Selon les données officielles, l’Algérie compte plus de 13 000 importateurs inscrits auprès des douanes, dont quelques centaines seulement se partagent 80 % du gâteau. Ils détiennent près de la moitié de la masse monétaire en circulation, faisant ainsi peser de lourdes menaces sur la valeur du dinar, et contrôlent 65 % des transactions sur les produits de première nécessité. Le marché parallèle est si juteux que des commerçants réguliers préfèrent s’affranchir de leurs contraintes fiscales, sociales et autres charges, pour rejoindre les cohortes de l’informel qui occupent en toute illégalité murs, passages et trottoirs aux quatre coins des cités. Les autorités estiment à 10 milliards de dollars par an le manque à gagner fiscal de l’État du fait de ces activités proliférant à la vitesse du cancer dans le tissu urbain.

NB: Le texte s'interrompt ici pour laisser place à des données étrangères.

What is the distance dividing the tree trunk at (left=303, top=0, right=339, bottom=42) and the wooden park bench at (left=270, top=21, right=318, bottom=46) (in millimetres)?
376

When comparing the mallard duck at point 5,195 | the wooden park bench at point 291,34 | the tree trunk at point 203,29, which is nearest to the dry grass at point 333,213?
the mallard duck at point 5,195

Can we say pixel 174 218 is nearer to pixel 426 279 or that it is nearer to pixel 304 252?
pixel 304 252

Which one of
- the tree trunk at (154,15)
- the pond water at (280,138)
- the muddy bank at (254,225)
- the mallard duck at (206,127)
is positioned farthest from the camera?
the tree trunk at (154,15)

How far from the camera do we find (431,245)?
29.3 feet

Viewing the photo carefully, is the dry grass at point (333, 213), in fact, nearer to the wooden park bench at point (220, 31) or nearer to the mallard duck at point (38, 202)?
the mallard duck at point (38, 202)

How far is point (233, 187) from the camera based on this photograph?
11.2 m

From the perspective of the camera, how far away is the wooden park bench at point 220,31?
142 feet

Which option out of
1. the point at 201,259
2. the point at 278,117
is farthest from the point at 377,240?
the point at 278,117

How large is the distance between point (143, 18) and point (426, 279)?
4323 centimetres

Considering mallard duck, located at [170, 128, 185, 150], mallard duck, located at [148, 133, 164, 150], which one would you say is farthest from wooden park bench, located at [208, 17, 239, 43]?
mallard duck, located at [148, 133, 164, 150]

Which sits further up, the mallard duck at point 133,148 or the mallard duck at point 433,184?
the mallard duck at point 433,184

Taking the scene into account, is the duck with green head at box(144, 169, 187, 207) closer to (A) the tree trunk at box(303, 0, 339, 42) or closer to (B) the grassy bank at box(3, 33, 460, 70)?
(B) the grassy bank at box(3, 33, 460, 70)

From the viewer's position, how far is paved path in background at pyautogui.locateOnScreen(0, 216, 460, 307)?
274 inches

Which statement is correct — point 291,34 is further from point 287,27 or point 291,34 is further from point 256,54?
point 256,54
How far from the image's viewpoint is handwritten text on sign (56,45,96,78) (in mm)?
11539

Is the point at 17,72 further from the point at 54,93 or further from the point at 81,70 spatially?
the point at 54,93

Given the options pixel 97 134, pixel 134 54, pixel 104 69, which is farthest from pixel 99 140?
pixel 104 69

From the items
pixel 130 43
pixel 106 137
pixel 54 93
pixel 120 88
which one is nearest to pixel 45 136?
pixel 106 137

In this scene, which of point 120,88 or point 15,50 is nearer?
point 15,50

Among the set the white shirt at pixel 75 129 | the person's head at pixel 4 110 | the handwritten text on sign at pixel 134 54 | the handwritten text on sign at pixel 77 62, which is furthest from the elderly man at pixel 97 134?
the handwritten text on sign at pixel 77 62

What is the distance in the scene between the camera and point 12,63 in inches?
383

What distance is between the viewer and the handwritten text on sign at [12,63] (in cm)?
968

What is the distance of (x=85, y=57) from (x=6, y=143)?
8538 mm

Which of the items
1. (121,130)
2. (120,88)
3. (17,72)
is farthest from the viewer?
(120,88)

L’ancien premier ministre Ahmed Ouyahia a reconnu avec une brutale franchise, en avril dernier, que des lobbies politico-financiers pesaient sur l’action de l’État pour l’empêcher de réaliser son programme d’éradication de marchés de l’informel. « L’argent maffieux gouverne le pays », s’est-il exclamé, forçant quelque peu le trait d’une situation devenue effectivement alarmante. Une nouvelle campagne d’éradication des marchands à la sauvette vient d’être déclenchée à Alger et dans d’autres villes du pays dans l’espoir de faire enfin reculer le fléau.
L’UE n’a pas utilisé l’Accord d’association uniquement pour s’ouvrir le marché algérien, mais aussi pour tenter de peser sur les orientations stratégiques de l’État lorsque ce dernier a décidé, en 2009, de reprendre la main et de mettre fin à la dérive libérale. Il a ainsi exigé des investisseurs étrangers bénéficiant d’avantages exorbitants de faire participer des partenaires algériens (publics ou privés) à leurs entreprises à hauteur de 51 %. Une véritable cabale – soutenue par des chefs d’entreprises et des économistes libéraux algériens – s’est mise en branle pour faire reculer l’État. En vain. Ses inspirateurs, ainsi que ses têtes de pont locales, ont dû se rendre à l’évidence et se résigner aux nouvelles règles du jeu : passer désormais sous les fourches caudines d’un État décidé à défendre sa souveraineté économique.